» **Text excerpt**
-.-.-

# Dam Raising vs. Bottle Raising?



## Ali_1010 (May 8, 2011)

Ahhh! So, I went to a NDG breeder today to meet her and see her herd (she has AMAZING animals, WOW!) and we talked "goats" for quite awhile. 

However, she bottle feeds all her kids, and warned me my incoming doeling from another breeder (who is dam raised) will most likely be very wild and hard to tame and I should try showing her best I can, try and get her nice kids from her (which I would bottle raise) and then sell her off as a lawn ornament. 

So my question is-how hard IS it really to tame a dam raised kid?


----------



## freedomstarfarm (Mar 25, 2011)

My kids are all dam raised never even seen a bottle and they will come right up to you and climb on your lap after the initial _who is this new person_ phase. 
I really think that is is all in the amount of time spent with them and the way you handle them.

-.-.-

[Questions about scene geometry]

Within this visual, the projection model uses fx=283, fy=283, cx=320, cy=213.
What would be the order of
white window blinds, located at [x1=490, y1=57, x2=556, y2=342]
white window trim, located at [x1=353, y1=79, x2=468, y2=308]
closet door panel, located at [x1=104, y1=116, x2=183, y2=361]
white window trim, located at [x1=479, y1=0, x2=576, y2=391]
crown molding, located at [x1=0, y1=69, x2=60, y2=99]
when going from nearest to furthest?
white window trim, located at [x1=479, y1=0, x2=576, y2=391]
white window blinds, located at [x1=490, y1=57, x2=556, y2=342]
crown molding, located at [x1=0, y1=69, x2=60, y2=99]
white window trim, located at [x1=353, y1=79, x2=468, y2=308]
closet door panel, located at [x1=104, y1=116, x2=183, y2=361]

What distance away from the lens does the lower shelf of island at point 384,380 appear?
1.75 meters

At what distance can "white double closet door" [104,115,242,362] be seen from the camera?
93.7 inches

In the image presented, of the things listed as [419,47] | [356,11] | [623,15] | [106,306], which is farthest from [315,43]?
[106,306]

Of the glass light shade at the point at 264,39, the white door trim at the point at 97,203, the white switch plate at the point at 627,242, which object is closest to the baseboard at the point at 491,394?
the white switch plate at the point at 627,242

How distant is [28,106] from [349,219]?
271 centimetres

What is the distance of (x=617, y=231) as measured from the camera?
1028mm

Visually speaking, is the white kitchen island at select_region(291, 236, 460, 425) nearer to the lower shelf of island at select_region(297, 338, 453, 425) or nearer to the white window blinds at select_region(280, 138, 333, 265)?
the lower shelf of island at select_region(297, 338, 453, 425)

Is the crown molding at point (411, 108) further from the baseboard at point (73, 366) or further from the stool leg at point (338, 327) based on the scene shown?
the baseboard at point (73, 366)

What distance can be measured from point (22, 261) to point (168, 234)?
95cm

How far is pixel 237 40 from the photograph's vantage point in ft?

-.-.-

» **Task set**
1. From the goat-raising thread, reproduce word for word the passage that begins with the words containing "## freedomstarfarm (Mar" and ends with "new person_ phase.".
2. In the goat-raising thread, what does the NDG breeder suggest the incoming doeling could eventually be sold off as?

» **In response**
1.
## freedomstarfarm (Mar 25, 2011)

My kids are all dam raised never even seen a bottle and they will come right up to you and climb on your lap after the initial _who is this new person_ phase.

2. A lawn ornament.